The Social Security Act (Act) generally defines disability as the inability to engage in any substantial gainful activity (SGA) due to a physical or mental impairment that has lasted or is expected to last at least one year or to result in death. Under the Act’s strict standard, a worker can qualify for DI benefits only if he or she is insured for Social Security disability protection – meaning they worked substantially in 5 of the past 10 years before becoming disabled3and cannot currently work due to a medically determinable impairment. As the House Committee on Ways and Means noted in its report that accompanied the Social Security Amendments of 1956, even a person with a severe impairment cannot receive disability benefits if he or she can engage in any SGA. The Act does not provide short-term or partial disability benefits.

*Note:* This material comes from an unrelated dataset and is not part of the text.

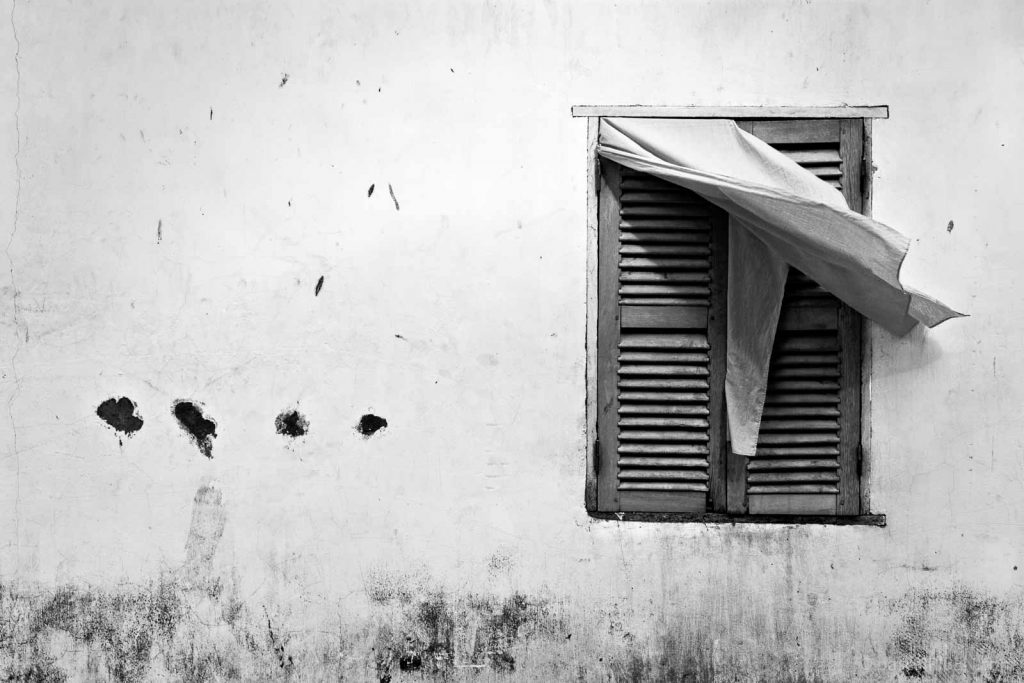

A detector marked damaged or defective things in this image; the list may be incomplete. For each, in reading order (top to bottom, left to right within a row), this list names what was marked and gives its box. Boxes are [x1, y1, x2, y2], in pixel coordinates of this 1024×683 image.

I would like to stress a salient and often overlooked feature of the DI program. An applicant cannot be found eligible and receive disability benefits simply by alleging pain or other non-exertional limitations. We require objective medical evidence or laboratory findings that show the claimant has a medically determinable impairment(s) that: (1) could reasonably be expected to produce the pain or other symptoms alleged; and (2) when considered with all other evidence, meets our disability requirements.

Because the Act defines disability so strictly, Social Security disability beneficiaries have among the most severe impairments in the country. To give some idea of the standard’s stringency, the allowance rate for disability claims in FY 2013 was around 33 percent.4  While around 30 million Americans ages 21 to 64 self-reported as living with disabilities in the 2010 census,5 in that same year only about 8 million workers received DI payments. Those who receive DI benefits are more than three times as likely to die in a year as other people the same age. Among those who start receiving disability benefits at the age of 55, one in five men and one in seven women die within five years of the onset of their disabilities.

The Claims Process

We take our responsibility to be good stewards of the DI trust funds and taxpayers’ money very seriously and strive to provide the highest quality service possible. When we receive a claim for disability benefits, we strive to make the correct decision as early in the process as possible so that a person who qualifies for DI benefits receives them in a timely manner. We decide claims for benefits using an administrative review process that consists of four levels: (1) initial determination; (2) reconsideration; (3) hearing before an ALJ; and (4) Appeals Council (AC) review. At each level, the decision-maker bases his or her decisions on the medical and other evidence in the record, the Act, and our regulations and policies.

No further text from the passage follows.